Server availability is a crucial factor for running businesses today. As most organizations continue operating around the clock online, even a few minutes of downtime can significantly impact the business.

In a survey by IBM, over 75% of participants said downtime impacts on customer experience, employee satisfaction, and finances were important.

To minimize expensive downtimes, many companies now opt for high availability clusters. These clusters use multiple systems that automatically kick in if one fails to ensure minimal downtime and higher availability.

This guide covers what high availability (HA) clusters are, how they benefit your business, and the best practices for implementing them.

Here’s what we’ll cover:

High availability (HA) clusters: What are they?

A high availability cluster is a server cluster that works together as a single system to ensure continuous availability and minimal downtime. 

These clusters are multiple computers with connected databases. A load balancer program distributes the workload among all the computers so that no single node (computer) deals with too much traffic.

If one node fails in an HA cluster, the workload instantly passes on to the remaining computers, eliminating the risk of a single failure point. Basically, you have multiple backup computers to ensure continuous availability. Due to this ability, they are also called failover clusters.

High availability clusters always have additional backups for the nodes.

With a traditional server using a single computer and database, downtime occurs anytime operations pause due to overload or error since there is no backup computer to take on the work.

Depending on how the servers operate, high availability clusters are classified into three categories: 

1. Active/active clustering

In active/active clusters, all the nodes actively serve clients. For example, if the cluster has two nodes, both are accessible by clients and handle all operations. 

If the first node fails, the operations are directly moved to the other active node, which now handles double its initial workload. Once the other node is fixed, the workload is again evenly distributed among both computers.

2. Active/passive clustering

Active/passive clusters have few nodes that are always active, while other nodes are passive or on standby. When one of the active nodes fails, the load shifts to a passive node, which is now accessible to clients. In this case, there is no risk of overloading another active node when the load is shifted.

3. Hybrid clustering

Hybrid clusters have both active/active and active/passive elements. It has multiple active nodes and extra passive nodes for workload distribution in case an active node fails. 

If the active computers are overburdened or experience errors, hybrid clusters can move the workload to whichever nodes are best able to handle the extra work.

Benefits of high availability clusters

Many companies choose high availability systems to ensure that their business is always up and running. HA clusters go far beyond just minimizing downtime and provide several strong benefits:

Benefits of high availability clustering.

High performance and reliability

High availability clusters offer the performance capability of multiple computers instead of just one.

▶ SUPPLIED MATERIAL

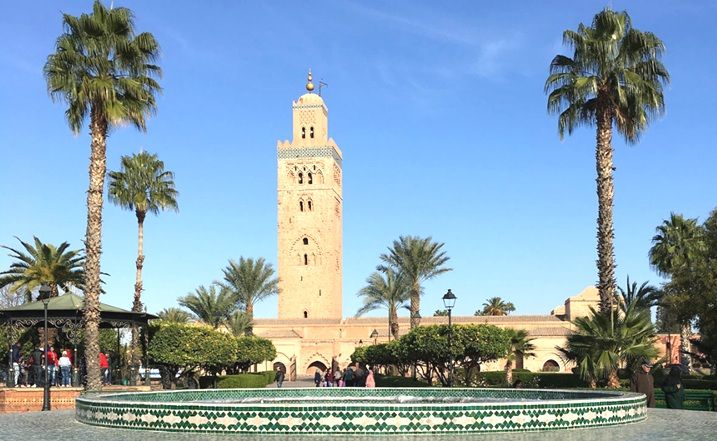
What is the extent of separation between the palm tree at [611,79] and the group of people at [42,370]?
554 inches

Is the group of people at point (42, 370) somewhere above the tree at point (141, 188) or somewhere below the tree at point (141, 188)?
below

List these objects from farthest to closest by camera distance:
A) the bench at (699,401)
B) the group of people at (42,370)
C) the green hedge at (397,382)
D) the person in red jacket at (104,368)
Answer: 1. the green hedge at (397,382)
2. the person in red jacket at (104,368)
3. the group of people at (42,370)
4. the bench at (699,401)

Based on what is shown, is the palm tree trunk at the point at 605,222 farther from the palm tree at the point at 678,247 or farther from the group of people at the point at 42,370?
the palm tree at the point at 678,247

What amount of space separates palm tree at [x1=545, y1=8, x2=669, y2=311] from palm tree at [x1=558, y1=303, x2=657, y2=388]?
2.72 m

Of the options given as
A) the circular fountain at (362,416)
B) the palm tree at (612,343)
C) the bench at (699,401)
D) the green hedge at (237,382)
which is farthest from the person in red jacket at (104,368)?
the bench at (699,401)

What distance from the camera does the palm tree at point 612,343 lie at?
20.6 metres

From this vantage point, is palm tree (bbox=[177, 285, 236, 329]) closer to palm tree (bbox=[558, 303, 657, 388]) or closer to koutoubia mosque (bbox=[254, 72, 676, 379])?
koutoubia mosque (bbox=[254, 72, 676, 379])

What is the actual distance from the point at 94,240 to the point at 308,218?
52413 millimetres

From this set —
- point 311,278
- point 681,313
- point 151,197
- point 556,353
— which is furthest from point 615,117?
point 311,278

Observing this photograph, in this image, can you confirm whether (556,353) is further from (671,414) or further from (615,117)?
(671,414)

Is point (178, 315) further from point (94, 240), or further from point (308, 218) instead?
point (94, 240)

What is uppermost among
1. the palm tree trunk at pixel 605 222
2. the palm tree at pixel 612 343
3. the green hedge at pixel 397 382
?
the palm tree trunk at pixel 605 222

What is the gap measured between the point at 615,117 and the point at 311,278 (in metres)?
50.9

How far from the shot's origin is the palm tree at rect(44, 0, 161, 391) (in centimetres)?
2300
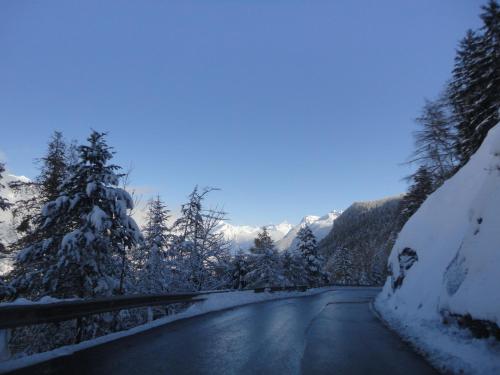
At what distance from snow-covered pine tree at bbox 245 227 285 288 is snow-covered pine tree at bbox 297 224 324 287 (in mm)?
8167

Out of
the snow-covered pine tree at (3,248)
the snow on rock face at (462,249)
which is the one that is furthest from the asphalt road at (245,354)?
the snow-covered pine tree at (3,248)

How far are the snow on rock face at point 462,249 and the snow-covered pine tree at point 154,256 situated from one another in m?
16.5

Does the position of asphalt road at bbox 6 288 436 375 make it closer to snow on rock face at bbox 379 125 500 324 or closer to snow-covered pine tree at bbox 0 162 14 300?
snow on rock face at bbox 379 125 500 324

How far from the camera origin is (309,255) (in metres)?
50.9

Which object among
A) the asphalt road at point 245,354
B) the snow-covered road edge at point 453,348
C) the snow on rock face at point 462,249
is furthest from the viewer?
the snow on rock face at point 462,249

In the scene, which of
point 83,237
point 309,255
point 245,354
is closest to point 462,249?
point 245,354

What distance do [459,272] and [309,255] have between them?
44262 mm

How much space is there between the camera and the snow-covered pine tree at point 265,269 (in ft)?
133

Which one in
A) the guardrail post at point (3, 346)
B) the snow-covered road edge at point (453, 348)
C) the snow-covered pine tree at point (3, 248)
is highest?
the snow-covered pine tree at point (3, 248)

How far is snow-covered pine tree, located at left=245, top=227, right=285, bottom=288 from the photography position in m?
40.5

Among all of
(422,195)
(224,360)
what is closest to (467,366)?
(224,360)

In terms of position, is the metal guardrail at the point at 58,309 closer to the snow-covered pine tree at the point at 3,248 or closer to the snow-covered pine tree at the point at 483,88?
the snow-covered pine tree at the point at 3,248

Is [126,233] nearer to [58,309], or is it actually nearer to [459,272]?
[58,309]

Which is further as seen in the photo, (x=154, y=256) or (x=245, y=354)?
(x=154, y=256)
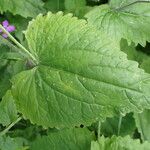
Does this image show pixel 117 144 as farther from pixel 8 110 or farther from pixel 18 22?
→ pixel 18 22

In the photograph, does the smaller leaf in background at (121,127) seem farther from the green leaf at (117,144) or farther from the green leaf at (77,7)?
the green leaf at (77,7)

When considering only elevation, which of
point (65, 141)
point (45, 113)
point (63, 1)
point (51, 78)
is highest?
point (63, 1)

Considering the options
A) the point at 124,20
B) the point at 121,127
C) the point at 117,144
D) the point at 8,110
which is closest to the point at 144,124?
the point at 121,127

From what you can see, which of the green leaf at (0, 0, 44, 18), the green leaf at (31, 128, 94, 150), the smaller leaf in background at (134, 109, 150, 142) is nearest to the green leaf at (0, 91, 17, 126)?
the green leaf at (31, 128, 94, 150)

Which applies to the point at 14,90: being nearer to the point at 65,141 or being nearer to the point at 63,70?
the point at 63,70

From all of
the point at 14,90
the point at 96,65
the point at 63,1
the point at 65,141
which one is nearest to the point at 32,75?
the point at 14,90

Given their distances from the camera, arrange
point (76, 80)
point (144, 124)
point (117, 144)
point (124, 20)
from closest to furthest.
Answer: point (76, 80) → point (117, 144) → point (124, 20) → point (144, 124)
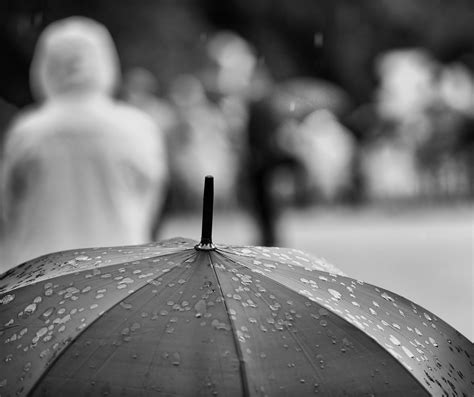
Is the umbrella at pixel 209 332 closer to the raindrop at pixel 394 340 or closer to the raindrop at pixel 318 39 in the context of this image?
the raindrop at pixel 394 340

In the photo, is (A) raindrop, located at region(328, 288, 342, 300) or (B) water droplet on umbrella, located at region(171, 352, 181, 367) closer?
(B) water droplet on umbrella, located at region(171, 352, 181, 367)

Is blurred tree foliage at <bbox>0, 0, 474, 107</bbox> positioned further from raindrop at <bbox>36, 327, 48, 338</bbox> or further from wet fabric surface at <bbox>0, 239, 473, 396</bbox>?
raindrop at <bbox>36, 327, 48, 338</bbox>

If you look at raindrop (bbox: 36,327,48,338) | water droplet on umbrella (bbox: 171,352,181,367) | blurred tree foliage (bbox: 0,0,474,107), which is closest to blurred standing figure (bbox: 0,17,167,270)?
raindrop (bbox: 36,327,48,338)

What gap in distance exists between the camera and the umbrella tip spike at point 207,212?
7.37ft

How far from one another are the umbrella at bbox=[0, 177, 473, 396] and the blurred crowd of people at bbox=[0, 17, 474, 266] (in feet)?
7.33

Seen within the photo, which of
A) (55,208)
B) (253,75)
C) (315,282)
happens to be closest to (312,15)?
(253,75)

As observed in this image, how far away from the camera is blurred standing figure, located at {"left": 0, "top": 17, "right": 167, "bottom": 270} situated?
4680 mm

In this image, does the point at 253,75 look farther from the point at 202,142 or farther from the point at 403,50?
the point at 403,50

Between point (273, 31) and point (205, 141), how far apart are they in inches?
206

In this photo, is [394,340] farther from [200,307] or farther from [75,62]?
[75,62]

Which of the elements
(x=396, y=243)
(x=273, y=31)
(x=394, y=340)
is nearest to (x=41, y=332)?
(x=394, y=340)

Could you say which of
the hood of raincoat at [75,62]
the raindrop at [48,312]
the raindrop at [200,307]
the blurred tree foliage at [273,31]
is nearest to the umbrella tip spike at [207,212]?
the raindrop at [200,307]

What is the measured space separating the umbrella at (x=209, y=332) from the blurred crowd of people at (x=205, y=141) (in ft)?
7.33

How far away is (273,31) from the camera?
15.6m
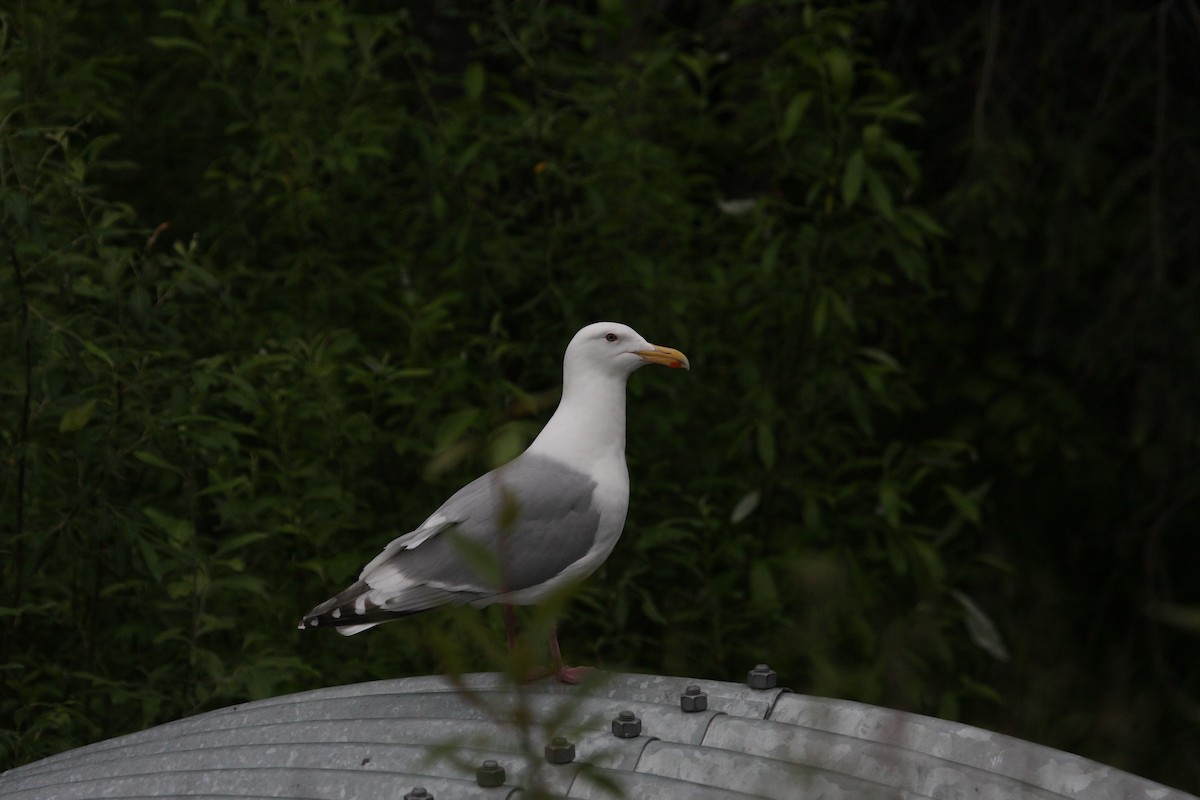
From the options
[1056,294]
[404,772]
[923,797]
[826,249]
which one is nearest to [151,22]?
[826,249]

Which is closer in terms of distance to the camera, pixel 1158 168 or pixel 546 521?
pixel 546 521

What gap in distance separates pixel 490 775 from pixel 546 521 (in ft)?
2.91

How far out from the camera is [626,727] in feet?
7.15

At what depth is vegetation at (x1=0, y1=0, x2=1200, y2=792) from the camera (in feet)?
11.6

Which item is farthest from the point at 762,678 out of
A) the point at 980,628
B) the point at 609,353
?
the point at 980,628

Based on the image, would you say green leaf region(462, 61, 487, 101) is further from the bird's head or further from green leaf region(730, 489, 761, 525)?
the bird's head

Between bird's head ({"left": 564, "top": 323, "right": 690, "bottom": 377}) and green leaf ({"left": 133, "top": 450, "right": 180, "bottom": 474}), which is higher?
bird's head ({"left": 564, "top": 323, "right": 690, "bottom": 377})

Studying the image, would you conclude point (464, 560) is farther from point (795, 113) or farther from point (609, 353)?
point (795, 113)

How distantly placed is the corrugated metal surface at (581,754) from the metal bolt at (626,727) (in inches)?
0.5

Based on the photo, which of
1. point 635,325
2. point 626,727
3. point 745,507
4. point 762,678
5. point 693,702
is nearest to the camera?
point 626,727

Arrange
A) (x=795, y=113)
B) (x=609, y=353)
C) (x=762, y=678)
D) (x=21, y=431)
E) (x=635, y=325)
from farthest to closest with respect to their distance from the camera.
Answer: (x=635, y=325) → (x=795, y=113) → (x=21, y=431) → (x=609, y=353) → (x=762, y=678)

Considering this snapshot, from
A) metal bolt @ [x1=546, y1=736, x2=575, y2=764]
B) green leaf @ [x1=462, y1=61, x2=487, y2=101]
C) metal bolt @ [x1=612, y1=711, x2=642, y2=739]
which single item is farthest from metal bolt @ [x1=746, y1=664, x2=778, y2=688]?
green leaf @ [x1=462, y1=61, x2=487, y2=101]

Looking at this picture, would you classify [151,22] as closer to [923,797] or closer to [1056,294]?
[1056,294]

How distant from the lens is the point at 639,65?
545cm
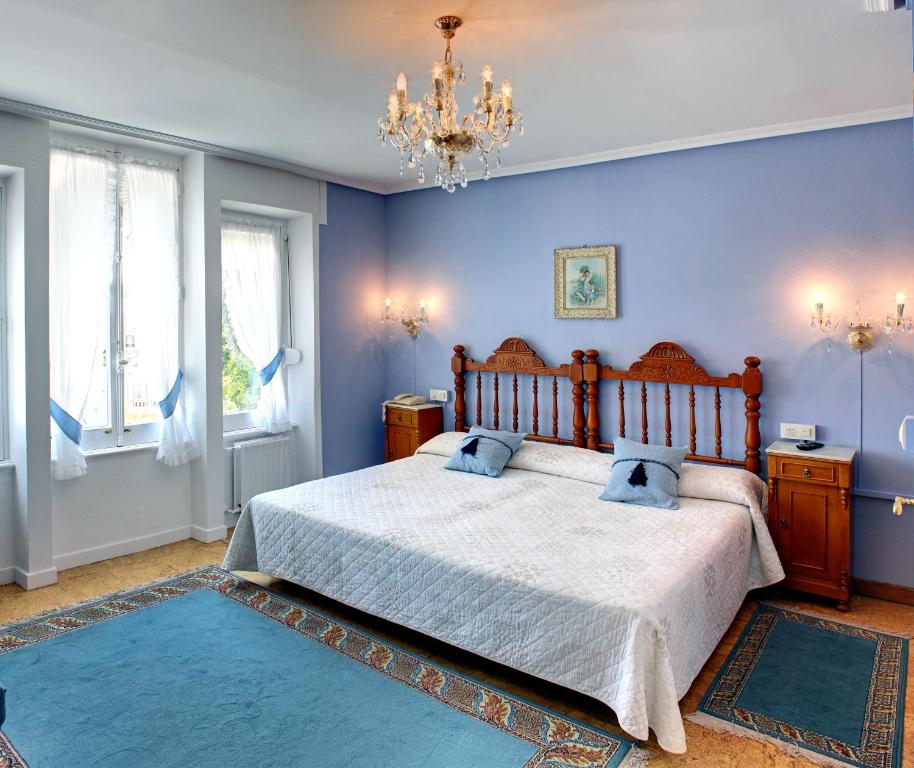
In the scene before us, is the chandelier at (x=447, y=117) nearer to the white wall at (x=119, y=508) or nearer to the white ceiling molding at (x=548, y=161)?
the white ceiling molding at (x=548, y=161)

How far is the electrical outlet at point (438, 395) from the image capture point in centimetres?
532

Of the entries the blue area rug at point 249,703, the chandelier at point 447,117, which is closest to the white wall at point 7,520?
the blue area rug at point 249,703

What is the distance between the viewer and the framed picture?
14.5ft

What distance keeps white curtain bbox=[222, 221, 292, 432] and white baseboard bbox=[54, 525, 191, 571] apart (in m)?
1.00

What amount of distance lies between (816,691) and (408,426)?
10.8ft

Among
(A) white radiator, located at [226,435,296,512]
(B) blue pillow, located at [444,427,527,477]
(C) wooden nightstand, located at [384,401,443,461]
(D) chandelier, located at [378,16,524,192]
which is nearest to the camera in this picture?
(D) chandelier, located at [378,16,524,192]

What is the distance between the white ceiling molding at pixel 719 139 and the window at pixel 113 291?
2278mm

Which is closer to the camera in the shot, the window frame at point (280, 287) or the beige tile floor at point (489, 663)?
the beige tile floor at point (489, 663)

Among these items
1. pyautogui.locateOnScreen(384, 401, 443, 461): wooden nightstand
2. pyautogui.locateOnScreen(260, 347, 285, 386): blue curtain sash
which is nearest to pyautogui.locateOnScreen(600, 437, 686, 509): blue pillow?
pyautogui.locateOnScreen(384, 401, 443, 461): wooden nightstand

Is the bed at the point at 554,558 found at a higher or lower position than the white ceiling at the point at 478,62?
lower

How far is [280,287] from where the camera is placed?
17.0ft

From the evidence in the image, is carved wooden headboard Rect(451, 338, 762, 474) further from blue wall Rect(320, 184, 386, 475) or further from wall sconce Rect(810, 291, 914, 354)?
blue wall Rect(320, 184, 386, 475)

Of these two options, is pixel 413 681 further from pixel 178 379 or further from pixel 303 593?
pixel 178 379

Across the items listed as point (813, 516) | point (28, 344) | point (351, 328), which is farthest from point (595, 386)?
point (28, 344)
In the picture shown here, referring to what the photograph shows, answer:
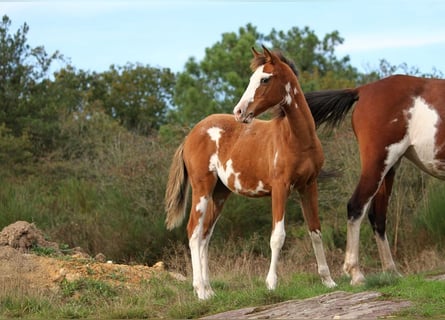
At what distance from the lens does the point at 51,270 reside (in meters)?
11.3

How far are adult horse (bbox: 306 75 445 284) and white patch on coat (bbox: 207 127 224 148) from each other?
1730 millimetres

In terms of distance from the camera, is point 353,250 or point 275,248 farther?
point 353,250

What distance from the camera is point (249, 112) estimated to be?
911cm

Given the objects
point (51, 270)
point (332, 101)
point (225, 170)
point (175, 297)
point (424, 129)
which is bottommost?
point (175, 297)

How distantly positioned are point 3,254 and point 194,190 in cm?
312

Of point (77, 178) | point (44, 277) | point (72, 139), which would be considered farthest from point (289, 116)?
point (72, 139)

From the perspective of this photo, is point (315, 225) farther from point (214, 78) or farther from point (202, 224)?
point (214, 78)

▶ THINGS TO DO
1/ Echo part of the high availability clusters article: begin at the words "3. Hybrid clustering" and stop after "high availability clustering.".
2/ Summarize the high availability clusters article in two sentences.
3/ Go on with the article on high availability clusters, starting after its last sentence.
The listing comes from a separate source.

▶ RESULTS IN ORDER
1/
3. Hybrid clustering

Hybrid clusters have both active/active and active/passive elements. It has multiple active nodes and extra passive nodes for workload distribution in case an active node fails. 

If the active computers are overburdened or experience errors, hybrid clusters can move the workload to whichever nodes are best able to handle the extra work.

Benefits of high availability clusters

Many companies choose high availability systems to ensure that their business is always up and running. HA clusters go far beyond just minimizing downtime and provide several strong benefits:

Benefits of high availability clustering.

2/ High availability clusters are groups of computers working as a single system, with a load balancer spreading the workload and the remaining nodes taking over instantly if one fails, which removes the risk of a single failure point. They are classified as active/active, active/passive, or hybrid, and beyond minimizing downtime they offer the performance of multiple computers instead of one.

3/
The load balancer distributes traffic to all virtual machines, ensuring all computers work optimally at any given time. This ensures better performance and faster processing time instead of a single point becoming overloaded and potentially failing. 

Minimized downtime

Unplanned downtimes have severe financial implications for any business. Whether the cause is a hurricane or a single point of failure due to someone tripping over a power cord, downtime costs money. Every minute of downtime could cost $9,000 or more, meaning over a half million in losses in a single hour. 

But with high availability systems, one of the major benefits is minimized downtime. HA systems have several computers that independently run client operations so that if one fails, the system automatically redirects the load toward other nodes instead of the system crashing.

High availability clusters are designed to have better than average uptime, with a common rule of thumb being 99.999%, also known as the five nines reliability, resulting in less than six minutes of downtime annually. Liquid Web goes a step beyond and offers a 100% network uptime guarantee.

Measure of reliability in terms of nines.

Availability during planned outages

Planned or not, downtimes still cause loss of revenue and business due to the unavailability of servers. However, if you use high availability clusters, you don’t need to shut down entire systems for routine maintenance or troubleshooting.

Instead, you can shut down and upgrade a part of the system while other nodes continue handling business operations. You can also carry out certain maintenance tasks like local upgrades related to a single computer without disturbing other nodes. 

Reduced risk of data loss

All nodes in a high availability server have access to your data through shared storage or replication. Though hardware specifications might be different, all nodes have the same firewalls, file systems, and operating systems like Windows or Linux.

When a cluster node failure occurs, other nodes in the server system can replicate your data and process to continue working on operations with the help of APIs. 

This reduces the risk of data loss, a major consequence of server outages. Data backup and recovery are also easier with HA clusters, as most of your data is stored in more than one location, reducing the risk of single-point failures.

Who is high availability clustering for?

High availability systems are technically suitable for all businesses. They minimize downtime and offer continuous availability — something every industry will benefit from. 

But the only caveat is high availability clusters are more expensive when compared to traditional servers. While all businesses can use them, it might not be necessary or financially feasible for some businesses to increase their spend on web servers.

For example, a local business that earns most of its revenue offline can afford a few minutes or even an hour of downtime yearly. Such a business probably doesn’t need to spend additional money on high availability clusters until they become more web dependent.

However, an ecommerce business that needs to be live 24x7 to earn global sales can significantly benefit from using HA clusters.

Ultimately, it boils down to the cost-benefit of the use case when investing in high availability servers. If you want to know whether HA servers are right for you, you need to first calculate the cost of downtime.

How to calculate the cost of downtime.

This includes the upfront cost of lost sales during the duration of the downtime and also the hidden costs of loss of customer trust, loss of opportunities, and wasted advertising and marketing costs.

Over 60% of outages result in a loss of $100,000 or more. But depending on the type of business, the cost of downtime can be anywhere between a few hundred to tens of thousands of dollars.

If the expected downtime cost exceeds the cost of implementing an HA cluster, then you’ll benefit from using HA servers to minimize unplanned downtimes.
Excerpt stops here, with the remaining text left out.